** Start of Information provided **

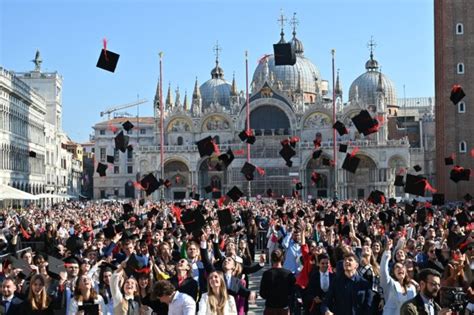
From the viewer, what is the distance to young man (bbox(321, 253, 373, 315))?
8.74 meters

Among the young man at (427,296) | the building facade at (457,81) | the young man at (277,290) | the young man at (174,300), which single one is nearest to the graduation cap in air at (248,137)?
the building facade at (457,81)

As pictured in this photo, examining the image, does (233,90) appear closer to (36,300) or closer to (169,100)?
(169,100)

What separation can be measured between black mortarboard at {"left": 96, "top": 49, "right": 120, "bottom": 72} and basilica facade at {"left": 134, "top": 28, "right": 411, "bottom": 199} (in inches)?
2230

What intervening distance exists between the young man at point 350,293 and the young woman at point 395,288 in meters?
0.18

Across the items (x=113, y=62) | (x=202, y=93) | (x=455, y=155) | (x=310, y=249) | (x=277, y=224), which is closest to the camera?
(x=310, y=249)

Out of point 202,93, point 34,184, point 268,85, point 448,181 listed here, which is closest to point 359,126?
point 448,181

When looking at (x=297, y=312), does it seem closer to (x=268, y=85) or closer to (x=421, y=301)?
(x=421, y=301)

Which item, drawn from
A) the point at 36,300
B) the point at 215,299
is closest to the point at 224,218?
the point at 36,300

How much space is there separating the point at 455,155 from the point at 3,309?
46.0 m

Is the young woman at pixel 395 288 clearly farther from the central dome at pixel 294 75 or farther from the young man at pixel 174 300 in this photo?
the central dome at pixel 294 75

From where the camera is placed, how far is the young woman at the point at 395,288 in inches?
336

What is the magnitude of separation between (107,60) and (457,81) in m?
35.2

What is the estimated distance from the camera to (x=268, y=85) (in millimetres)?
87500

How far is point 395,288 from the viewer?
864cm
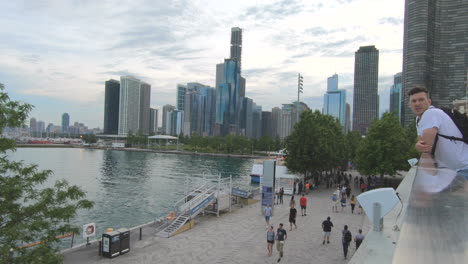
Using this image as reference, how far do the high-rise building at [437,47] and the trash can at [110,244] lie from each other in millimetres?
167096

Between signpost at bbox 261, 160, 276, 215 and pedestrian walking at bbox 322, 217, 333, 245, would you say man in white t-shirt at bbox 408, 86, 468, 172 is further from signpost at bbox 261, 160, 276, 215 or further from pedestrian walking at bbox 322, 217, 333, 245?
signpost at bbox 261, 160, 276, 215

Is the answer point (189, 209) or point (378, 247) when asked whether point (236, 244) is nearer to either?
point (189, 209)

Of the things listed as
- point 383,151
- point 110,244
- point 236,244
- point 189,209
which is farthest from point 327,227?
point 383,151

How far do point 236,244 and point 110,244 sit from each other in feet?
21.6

** End of Information provided **
** Start of Information provided **

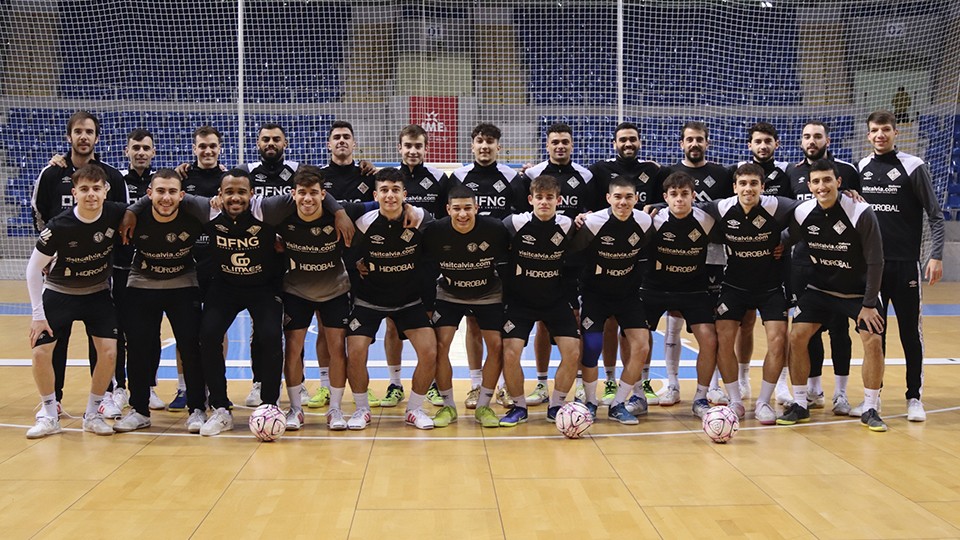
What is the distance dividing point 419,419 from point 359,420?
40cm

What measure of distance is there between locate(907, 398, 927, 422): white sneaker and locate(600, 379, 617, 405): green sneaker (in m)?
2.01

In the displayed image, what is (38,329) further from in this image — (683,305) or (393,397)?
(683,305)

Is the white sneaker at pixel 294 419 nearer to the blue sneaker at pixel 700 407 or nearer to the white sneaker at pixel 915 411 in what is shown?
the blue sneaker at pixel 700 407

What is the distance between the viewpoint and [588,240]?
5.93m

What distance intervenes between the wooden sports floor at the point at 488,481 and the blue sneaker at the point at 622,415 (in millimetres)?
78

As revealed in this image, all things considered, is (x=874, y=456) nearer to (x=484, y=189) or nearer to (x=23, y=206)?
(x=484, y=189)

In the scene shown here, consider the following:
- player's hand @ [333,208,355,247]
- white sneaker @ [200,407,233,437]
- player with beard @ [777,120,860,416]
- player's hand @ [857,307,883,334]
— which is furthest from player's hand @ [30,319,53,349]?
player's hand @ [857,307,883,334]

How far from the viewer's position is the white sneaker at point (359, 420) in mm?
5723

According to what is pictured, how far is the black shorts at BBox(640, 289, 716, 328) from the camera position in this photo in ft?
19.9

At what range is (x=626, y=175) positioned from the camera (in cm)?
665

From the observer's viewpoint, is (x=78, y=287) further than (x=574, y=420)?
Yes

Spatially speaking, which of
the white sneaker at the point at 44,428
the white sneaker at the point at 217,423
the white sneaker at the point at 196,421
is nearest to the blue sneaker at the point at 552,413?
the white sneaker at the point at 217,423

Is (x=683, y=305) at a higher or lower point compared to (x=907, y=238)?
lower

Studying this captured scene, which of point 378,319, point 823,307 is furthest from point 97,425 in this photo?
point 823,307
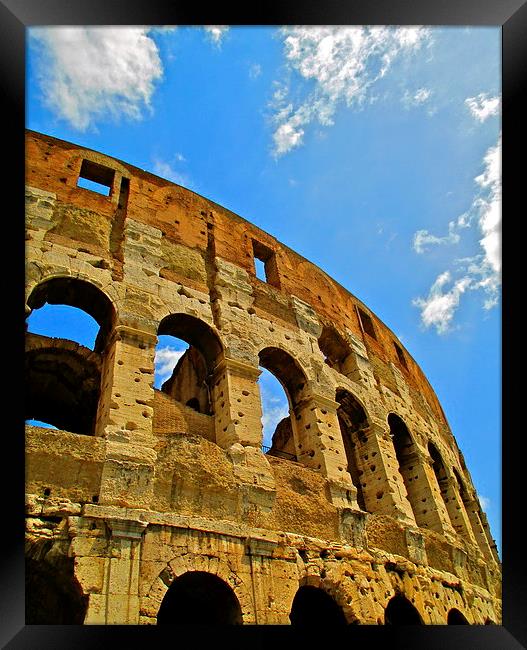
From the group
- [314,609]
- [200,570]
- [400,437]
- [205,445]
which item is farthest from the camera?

** End of Information provided **
** Start of Information provided **

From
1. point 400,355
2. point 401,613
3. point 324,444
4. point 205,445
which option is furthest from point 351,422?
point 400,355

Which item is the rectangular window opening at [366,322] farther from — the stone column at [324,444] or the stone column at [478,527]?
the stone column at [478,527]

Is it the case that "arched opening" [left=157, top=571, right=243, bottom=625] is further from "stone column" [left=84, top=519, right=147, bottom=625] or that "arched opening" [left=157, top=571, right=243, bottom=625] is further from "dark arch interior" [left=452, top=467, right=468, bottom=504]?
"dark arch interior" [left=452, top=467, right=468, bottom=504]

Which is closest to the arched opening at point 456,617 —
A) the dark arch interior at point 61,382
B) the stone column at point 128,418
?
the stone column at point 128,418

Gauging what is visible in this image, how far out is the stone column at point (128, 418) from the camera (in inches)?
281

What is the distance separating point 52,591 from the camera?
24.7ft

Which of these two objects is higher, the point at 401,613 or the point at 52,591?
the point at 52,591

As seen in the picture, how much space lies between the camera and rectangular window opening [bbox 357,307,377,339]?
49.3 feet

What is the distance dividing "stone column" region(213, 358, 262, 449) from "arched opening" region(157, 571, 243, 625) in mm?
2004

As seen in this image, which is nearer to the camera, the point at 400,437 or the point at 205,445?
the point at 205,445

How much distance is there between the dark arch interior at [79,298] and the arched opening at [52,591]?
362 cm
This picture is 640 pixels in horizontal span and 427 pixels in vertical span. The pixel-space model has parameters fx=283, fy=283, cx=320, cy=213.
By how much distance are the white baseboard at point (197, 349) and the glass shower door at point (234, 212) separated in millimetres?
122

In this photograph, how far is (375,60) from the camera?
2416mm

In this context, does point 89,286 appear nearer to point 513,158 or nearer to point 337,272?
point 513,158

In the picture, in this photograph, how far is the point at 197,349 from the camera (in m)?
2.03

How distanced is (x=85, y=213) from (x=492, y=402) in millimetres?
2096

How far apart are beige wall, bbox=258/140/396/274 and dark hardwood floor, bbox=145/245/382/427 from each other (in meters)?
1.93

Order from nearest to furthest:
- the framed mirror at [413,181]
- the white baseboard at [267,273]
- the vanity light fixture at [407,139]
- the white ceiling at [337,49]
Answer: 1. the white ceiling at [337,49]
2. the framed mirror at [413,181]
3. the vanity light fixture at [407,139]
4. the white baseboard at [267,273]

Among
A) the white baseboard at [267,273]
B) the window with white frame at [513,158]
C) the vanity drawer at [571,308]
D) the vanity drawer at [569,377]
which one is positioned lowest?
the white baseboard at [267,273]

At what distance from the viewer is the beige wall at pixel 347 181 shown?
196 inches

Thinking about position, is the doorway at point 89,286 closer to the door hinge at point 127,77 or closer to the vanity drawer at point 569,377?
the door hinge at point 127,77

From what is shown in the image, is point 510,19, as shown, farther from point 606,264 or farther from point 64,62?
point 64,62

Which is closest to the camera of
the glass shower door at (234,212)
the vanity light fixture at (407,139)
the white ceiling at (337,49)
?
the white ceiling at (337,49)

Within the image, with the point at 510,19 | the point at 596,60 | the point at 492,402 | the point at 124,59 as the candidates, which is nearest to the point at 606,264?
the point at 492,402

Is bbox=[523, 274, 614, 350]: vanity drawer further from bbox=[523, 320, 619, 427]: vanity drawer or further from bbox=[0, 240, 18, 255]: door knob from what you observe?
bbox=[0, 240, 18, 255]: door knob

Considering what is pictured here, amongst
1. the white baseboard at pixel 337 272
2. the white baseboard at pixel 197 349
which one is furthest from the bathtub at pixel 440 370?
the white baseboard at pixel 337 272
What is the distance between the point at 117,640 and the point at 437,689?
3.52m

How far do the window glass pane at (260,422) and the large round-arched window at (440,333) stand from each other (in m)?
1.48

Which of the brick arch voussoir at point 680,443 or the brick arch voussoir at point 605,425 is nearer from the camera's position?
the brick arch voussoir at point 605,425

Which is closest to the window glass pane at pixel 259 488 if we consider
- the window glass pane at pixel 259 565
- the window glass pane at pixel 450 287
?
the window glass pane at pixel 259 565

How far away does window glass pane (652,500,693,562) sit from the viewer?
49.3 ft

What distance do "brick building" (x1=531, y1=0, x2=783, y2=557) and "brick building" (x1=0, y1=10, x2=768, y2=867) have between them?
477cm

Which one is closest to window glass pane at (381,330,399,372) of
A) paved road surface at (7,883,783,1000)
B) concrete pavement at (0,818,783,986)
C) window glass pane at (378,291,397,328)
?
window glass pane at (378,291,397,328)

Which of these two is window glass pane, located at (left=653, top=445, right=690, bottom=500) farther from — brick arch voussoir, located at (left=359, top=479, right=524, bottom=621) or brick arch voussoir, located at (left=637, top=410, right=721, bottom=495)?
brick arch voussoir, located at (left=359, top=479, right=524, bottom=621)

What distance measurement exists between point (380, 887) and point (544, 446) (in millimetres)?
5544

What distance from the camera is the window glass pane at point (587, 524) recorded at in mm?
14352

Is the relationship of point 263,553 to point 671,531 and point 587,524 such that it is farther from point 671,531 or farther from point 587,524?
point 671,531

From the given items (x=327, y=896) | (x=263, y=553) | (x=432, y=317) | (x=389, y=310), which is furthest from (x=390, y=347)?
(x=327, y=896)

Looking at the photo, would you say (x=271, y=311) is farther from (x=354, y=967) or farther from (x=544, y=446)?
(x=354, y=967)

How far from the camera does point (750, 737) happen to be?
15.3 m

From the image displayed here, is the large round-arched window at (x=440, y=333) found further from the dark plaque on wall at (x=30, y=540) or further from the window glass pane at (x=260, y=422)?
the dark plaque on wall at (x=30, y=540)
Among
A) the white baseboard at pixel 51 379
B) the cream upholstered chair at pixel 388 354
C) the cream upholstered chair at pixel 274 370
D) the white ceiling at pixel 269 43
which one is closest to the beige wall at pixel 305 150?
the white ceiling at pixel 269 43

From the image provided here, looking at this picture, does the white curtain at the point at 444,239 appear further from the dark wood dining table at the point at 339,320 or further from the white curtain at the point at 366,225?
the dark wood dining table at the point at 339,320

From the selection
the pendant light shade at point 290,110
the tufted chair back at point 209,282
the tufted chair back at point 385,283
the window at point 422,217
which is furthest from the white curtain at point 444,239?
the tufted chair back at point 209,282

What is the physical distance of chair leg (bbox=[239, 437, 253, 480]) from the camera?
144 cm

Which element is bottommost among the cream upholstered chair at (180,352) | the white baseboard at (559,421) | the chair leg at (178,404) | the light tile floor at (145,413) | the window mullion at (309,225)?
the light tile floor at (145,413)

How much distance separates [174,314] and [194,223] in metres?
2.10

** End of Information provided **

The exercise:
Change "viewer" to "camera" in the lines starting at the line that has "From the viewer, what" and stopping after the line that has "8.74 meters", keeping everything else the same. Give back only those lines.

Correct response:
From the camera, what is the distance to young man (bbox(321, 253, 373, 315))?
8.74 meters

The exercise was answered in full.